Venous thromboembolism occurs in developed countries at a rate of 0.15% a year, and in as many as half the cases none of the known risk factors are present.
For the study, 85,421 questionnaires were mailed to participants in the Prevention of Renal and Vascular End-stage Disease (PREVEND) study, which was designed to “investigate prospectively the natural course of albuminuria and its relation to renal and cardiovascular disease in a large cohort drawn from the general population” (JAMA 2009;301:1790-7).
From that total, 8,592 people, with a mean age of 49 years, completed a baseline screening protocol, and of those, 6,000 were found to have urinary albumin concentrations of 10 mg/L or greater and 2,592 had concentrations of less than 10 mg/L. Of these, 18 people were excluded because of missing data.
Overall, 129 people developed at least one VTE during a mean follow-up period of 8.6 years.

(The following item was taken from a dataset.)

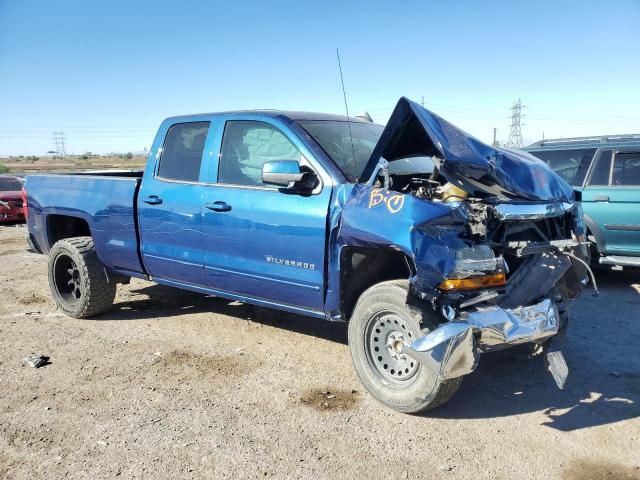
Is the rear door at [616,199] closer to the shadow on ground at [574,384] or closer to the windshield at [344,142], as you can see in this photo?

Based on urinary albumin excretion (UAE) rates, annual VTE incidences were 0.40% in microalbuminuric participants (defined as those with UAEs of 30-300 mg/24 hr urine collection), compared with a 0.12% incidence in normoalbuminuric participants (UAEs of less than 30 mg/24 hr urine collection).
In a univariate analysis, adjusting for age and sex, only UAE, body mass index, premenopausal use of oral contraceptives, and plasminogen activator inhibitor type-1 levels were related to VTE; in a multivariate analysis, UAE remained “an independent predictor of VTE.”
The study results on risk factors for atherosclerosis “are consistent with a community-based, prospective cohort study” that showed that only [body mass index] and diabetes were related to VTE, after adjustments were made for race, sex, and age. In this study, diabetes and VTE are unrelated, and these study results do not apply to diabetic patients because of the exclusion of patients with insulin-dependent diabetes.
Compared with normoalbuminuria, microalbuminuria conferred an adjusted hazard ratio of 2.00 for VTE.
The investigators reported having no financial conflicts of interest to disclose.